Beneath this runs an earnest girlish humanity: “I recalled the powerful emotion I had felt when I held the child in my arms and, since he didn’t calm down, I couldn’t restrain myself. I got up, and, following the trail of his wailing, reached a door through which light filtered. I knocked. Silvia answered rudely.”
Each chapterette has its own sting in the tail, like this one: “You acted the lady, bitch, and look what you have become.” Or a come on: “His clumsy gait, his flat feet, the tangle of his hair moved me.” It is more than enough to make the tea cups in Downton Abbey tremble and tinkle.
I worry how TV will deal with this masterpiece. Like other long dramas, there will be the temptation to shorten it, as Lena does for her own fiction, but that would dilute or spoil the grand vista and vision. Some of the hinges are just too intimate for the camera. The strength lies in the telling from inside the hem of the skirt, the sole of the slum, the page jacket of the academic book, the sand in the sandwich, the rattle of the train carriage, the sharp tongue of her mother, the unseen family intimacies, the latent undercurrent of sexualities, all of which will be invisible on camera.
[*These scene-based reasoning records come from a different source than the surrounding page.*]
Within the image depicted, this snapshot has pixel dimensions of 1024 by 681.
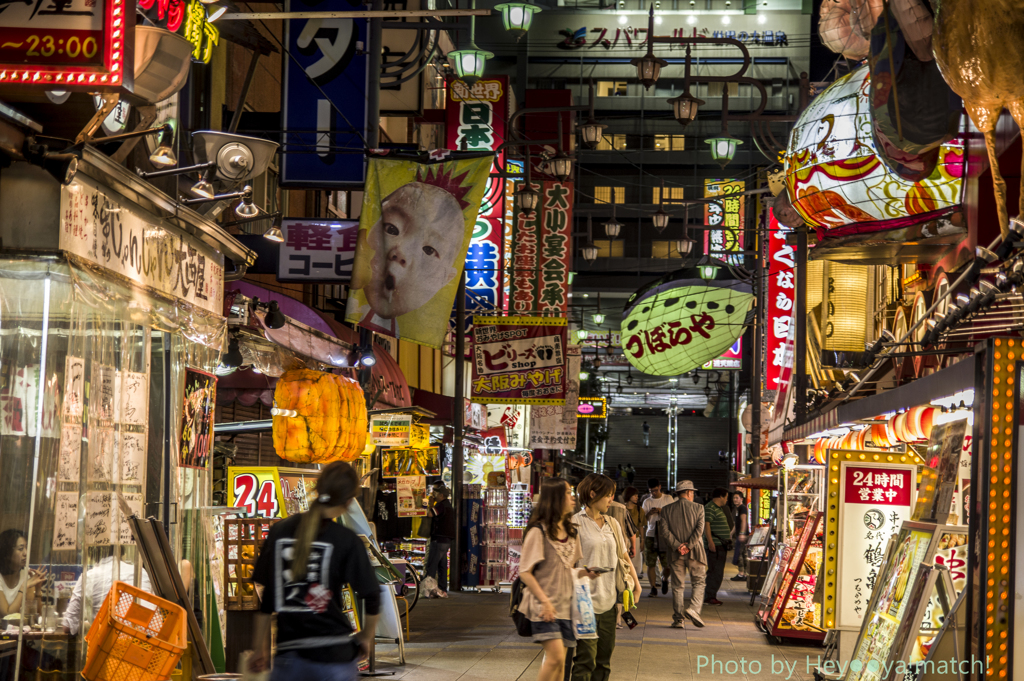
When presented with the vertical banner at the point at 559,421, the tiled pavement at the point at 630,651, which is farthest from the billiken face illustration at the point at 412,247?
the vertical banner at the point at 559,421

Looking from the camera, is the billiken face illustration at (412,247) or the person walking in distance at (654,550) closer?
the billiken face illustration at (412,247)

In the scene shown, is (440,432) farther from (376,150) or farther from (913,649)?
(913,649)

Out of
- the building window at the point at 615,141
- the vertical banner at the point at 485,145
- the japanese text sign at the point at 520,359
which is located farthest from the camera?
the building window at the point at 615,141

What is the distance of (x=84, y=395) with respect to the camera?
288 inches

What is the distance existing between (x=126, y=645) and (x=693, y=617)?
11408 mm

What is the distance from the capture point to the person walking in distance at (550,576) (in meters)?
8.03

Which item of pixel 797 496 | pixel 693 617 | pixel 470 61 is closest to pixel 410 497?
pixel 693 617

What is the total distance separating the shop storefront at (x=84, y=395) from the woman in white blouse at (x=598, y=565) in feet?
10.2

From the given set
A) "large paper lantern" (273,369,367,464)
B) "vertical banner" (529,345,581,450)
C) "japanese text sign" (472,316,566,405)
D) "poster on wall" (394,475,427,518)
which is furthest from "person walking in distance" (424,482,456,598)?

There is a very dark passage, and we are more than 1, 000 pages into our story now, Lena is left to her own moody musings and the one thing she cannot share with Lila, sex. She has writers block. The text becomes note form. She did that, he did that etc. Was this perhaps an unconsummated book five? For a short period it is as if Elena F, author and Elena G, heroine are locked in some dreadful internal squabble, but then Lila snaps her out of it.
-“You must be mad!”
Ferrante is subtle in slipping in the nuances of the backdrop. This is as good a social history as you may find, she is better one suspects even than her own heroine, it is very believable, we walk down a frisson of real life.